The overhang of the Cap is made up of 2 - 2x4's (3"). The 2x4 closest to the chimney is a full 3-1/2 inches, the one right next to and thus furthest out from the chimney was ripped down to 3-1/4". The net effect, from the outside bottom surface of the chimney, the first 1-1/2" of that surface around the perimeter is a 1/4" lower than the inner 1-1/2". It steps up that 1/4" which I hope will cause any water that wraps around to the bottom to release at that point and fall, thus not making it to the brick outer chimney wall.

Dick, maybe you can help with my question regarding the "grinding" process. I will use a 4-1/2" Makita hand held grinder. In your experience, what grinding disk should I use for this job? I am accustomed to using the grinder more as a cutting tool than a (sanding or grinding tool). When using as a grinder, am I applying pressure to the side of the disk rather than outside edge of the disk like I do when I am cutting something off?

Which edges should be beveled, both the top and bottom outside perimeter edges and the 4 vertical edges that extend between the top and bottom edges?

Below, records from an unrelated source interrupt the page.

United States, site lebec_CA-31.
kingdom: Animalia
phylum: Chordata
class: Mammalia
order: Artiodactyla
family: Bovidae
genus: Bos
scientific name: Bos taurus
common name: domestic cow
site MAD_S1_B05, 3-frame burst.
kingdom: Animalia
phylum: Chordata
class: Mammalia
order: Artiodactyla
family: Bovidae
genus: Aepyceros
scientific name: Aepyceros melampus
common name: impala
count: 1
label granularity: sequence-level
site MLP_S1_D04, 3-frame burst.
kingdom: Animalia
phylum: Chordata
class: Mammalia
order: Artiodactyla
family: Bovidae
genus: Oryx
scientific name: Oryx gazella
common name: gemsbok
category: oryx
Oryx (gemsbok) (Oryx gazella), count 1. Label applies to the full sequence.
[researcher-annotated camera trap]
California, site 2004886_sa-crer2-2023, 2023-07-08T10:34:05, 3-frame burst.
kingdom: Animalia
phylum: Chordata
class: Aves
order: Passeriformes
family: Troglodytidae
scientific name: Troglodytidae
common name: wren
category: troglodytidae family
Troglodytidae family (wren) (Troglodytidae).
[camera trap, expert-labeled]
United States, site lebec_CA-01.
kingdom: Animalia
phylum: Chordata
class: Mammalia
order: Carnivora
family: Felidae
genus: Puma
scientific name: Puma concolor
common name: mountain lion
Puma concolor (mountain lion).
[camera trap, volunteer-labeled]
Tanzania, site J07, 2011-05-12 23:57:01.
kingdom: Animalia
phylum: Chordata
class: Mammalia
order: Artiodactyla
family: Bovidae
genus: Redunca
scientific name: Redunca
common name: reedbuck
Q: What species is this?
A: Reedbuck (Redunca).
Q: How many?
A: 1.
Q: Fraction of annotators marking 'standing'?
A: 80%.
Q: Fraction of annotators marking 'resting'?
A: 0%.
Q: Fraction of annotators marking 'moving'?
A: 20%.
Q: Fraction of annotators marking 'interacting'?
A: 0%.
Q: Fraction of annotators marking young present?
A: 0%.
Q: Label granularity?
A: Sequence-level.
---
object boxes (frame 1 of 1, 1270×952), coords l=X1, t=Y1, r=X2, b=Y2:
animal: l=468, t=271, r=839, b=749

Would you recommend a very small bevel like 1/8" or something bigger like a 1/4" or more?

Do you recommend using a sealer product after the concrete has cured for a month?

thanks
Tim


----------



## stadry (Jun 20, 2009)

its easy, mat,,, just imagine you were a drop of water,,, where would YOU go if you were ? if you said ' downhill ', you'd be exactly right :thumbsup:

get a rubbing brick & start rubbing,,, underneath i'd use 4" grinder & 2 1/8" dia blades ( or 1/4" tuck point blade ) to cut in a drip groove,,, its rare water will jump the groove when its underneath :no:

you don't HAVE to bevel 1/4 rnd any of the corners - 'sides, that's usually done by using 1/4 round molding inside the form to save having to do what you've got to do now :furious:

good luck, tim !


----------